La norme paraît donc bien moribonde dès cette période. Mais le coup de grâce est donné près d’un an après, au printemps 2023. Car pour bien appuyer leur demande et en finir une fois pour toutes avec le texte, les constructeurs réunis expliquent qu’en adoptant un Euro7 durci, le coût supplémentaire pour le client serait de l’ordre de 2 600 euros pour une voiture diesel. Intolérable pour huit pays membres de l’Union, dont la France, l’Italie et les nations qui disposent de marques nationales ou d’usines automobiles.
Or, le consortium scientifique et technique réuni pour mesurer l’impact de la norme avait chiffré cette augmentation à 446 euros, une somme beaucoup plus supportable pour les consommateurs. Les membres de ce consortium expliquent que les constructeurs incluent dans leur calcul le prix d'une boîte automatique, dont toutes les voitures devraient disposer pour passer la fameuse norme, même allégée, Mais selon les ingénieurs du consortium, rien n’est plus faux. Ils ne sont pas entendus et même priés de revoir leur copie.

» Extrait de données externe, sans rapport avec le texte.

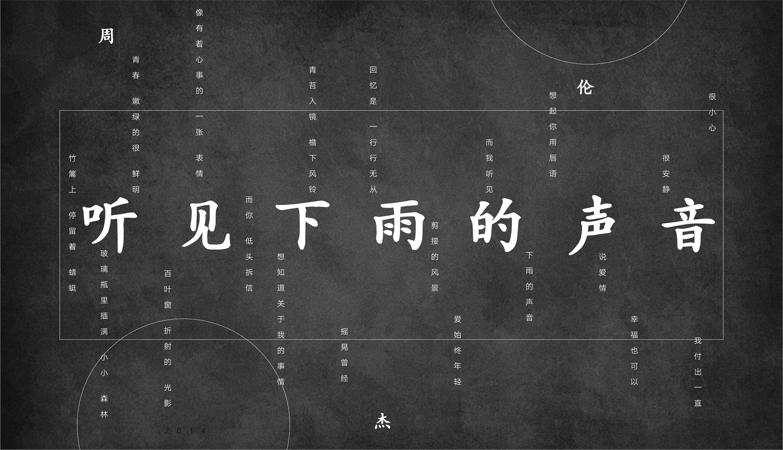 中文字体×版式招聘阳光城天津设计建筑设计图片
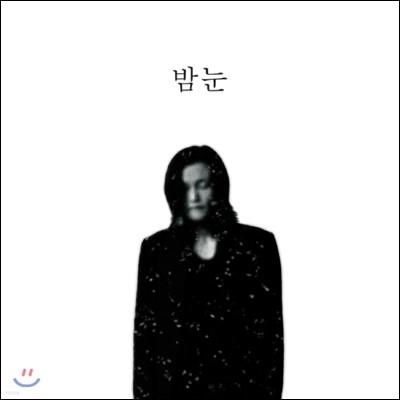 봉권 - 밤눈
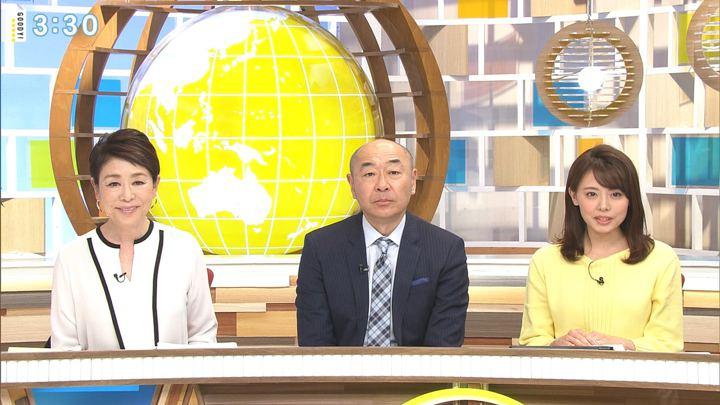 2020年02月04日宮澤智の画像16枚目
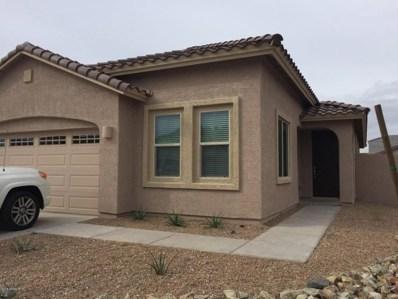 1712 E Grove Street, Phoenix, AZ 85040 - MLS#: 5729503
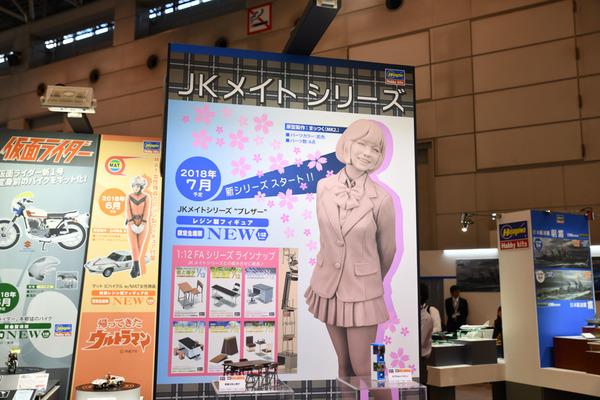 第57回静岡ホビーショー写真レポートまとめ-23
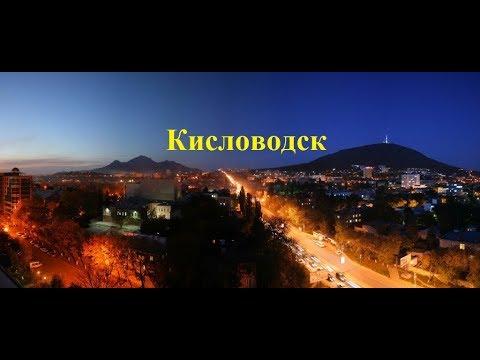 Дороги России - Кисловодск.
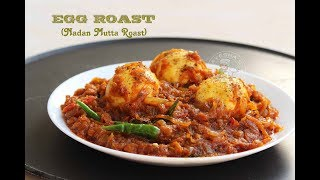 നടൻ മടട റസററ  Egg roast recipe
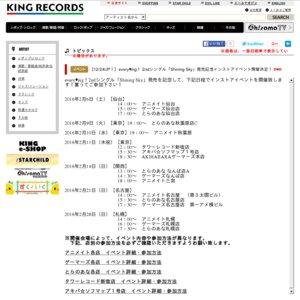 every♥ing! 2ndシングル「Shining Sky」発売記念インストアイベント とらのあな札幌店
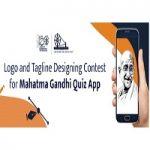 Logo and Tagline Designing Contest for Mahatma Gandhi Quiz App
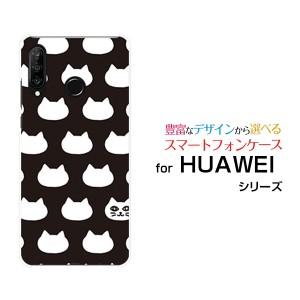 HUAWEI P30 lite Premium [HWV33] ハードケース/TPUソフトケース 水玉キャット(ブラック) /送料無料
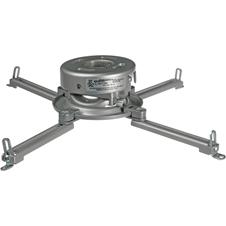 Peerless-AV PRS-UNV-S - Универсальное крепление типа «паук» для проектора до 11 кг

Depuis, l’eurodéputée verte Karima Delli, ne décolère pas. « L’argument financier, c’est l’arnaque du siècle ! Le coût induit par une Euro 7 ambitieuse serait faible. ». Pour elle, « sauver la vie des gens revient moins cher que de s’offrir une option peinture ».
Évidemment, il n’est pas question ici de démontrer le bien-fondé, ou non, d’une norme Euro7 très affaiblie. Elle sera certainement approuvée, en l’état, par le Parlement européen, comme elle l’est par les constructeurs, par Thierry Breton et même par Bruno Le Maire, puisque le ministre de l’économie affirmait-il y a quelques jours « s’être battu » pour cela. Mais cette histoire, si elle est avérée, témoigne néanmoins des us et coutumes bruxelloises et relance, pour le moins, le débat sur les rapports, et les pratiques, entre le secteur privé et public.